In this regard, the 2007 Pan American Games in Rio is a worrisome precedent. In the run up to those games, police killings and other abuses increased significantly; in June 2007, just weeks prior to the Games, police killed 19 people in a single day in the Complexo do Alemão community in Rio. Police investigators amazingly failed to take so much as a single crime scene photograph in connection with the 19 killings. The case remains stalled to this day despite the fact that a panel of forensics experts commissioned by the Brazilian federal government concluded that police had committed extrajudicial executions.

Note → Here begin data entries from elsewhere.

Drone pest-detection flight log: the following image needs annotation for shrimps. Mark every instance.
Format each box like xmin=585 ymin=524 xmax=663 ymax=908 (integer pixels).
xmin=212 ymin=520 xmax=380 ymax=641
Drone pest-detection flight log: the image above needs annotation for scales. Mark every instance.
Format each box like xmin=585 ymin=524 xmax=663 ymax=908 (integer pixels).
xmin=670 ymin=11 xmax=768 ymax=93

To date, Brazilian authorities, with few exceptions, have responded to the challenges presented by insecurity and crime by intensifying state violence and concomitant rights violations. Attempts at meaningful reform have been met with harsh responses by affluent residents, corrupt political forces, media and the police themselves. In the months preceding the decision of the Olympic Committee, authorities in Rio took measures to surround poor, visible, high crime areas with large walls, in effect, hiding the ‘problems’ of urban violence, gross inequality and official neglect and abuse.
Unless radical change of the police and security system in Rio de Janeiro occurs over the next several years, one can expect, tragically, extraordinary levels of police abuse and low levels of citizen and visitor security. The international community, the people of Brazil and its authorities, must work together to ensure a new approach, one grounded in citizen engagement, popular participation and respect for fundamental rights, if we are to avoid the mistakes of the past.
From the testimony of Professor James Cavallaro, then Executive Director of the Human Rights and Law Program at Harvard University before the Tom Lantos Human Rights Commission, U.S. Congress, May 5, 2010. Professor James Cavallaro, is the founding director of Stanford Law School’s International Human Rights and Conflict Resolution Clinic.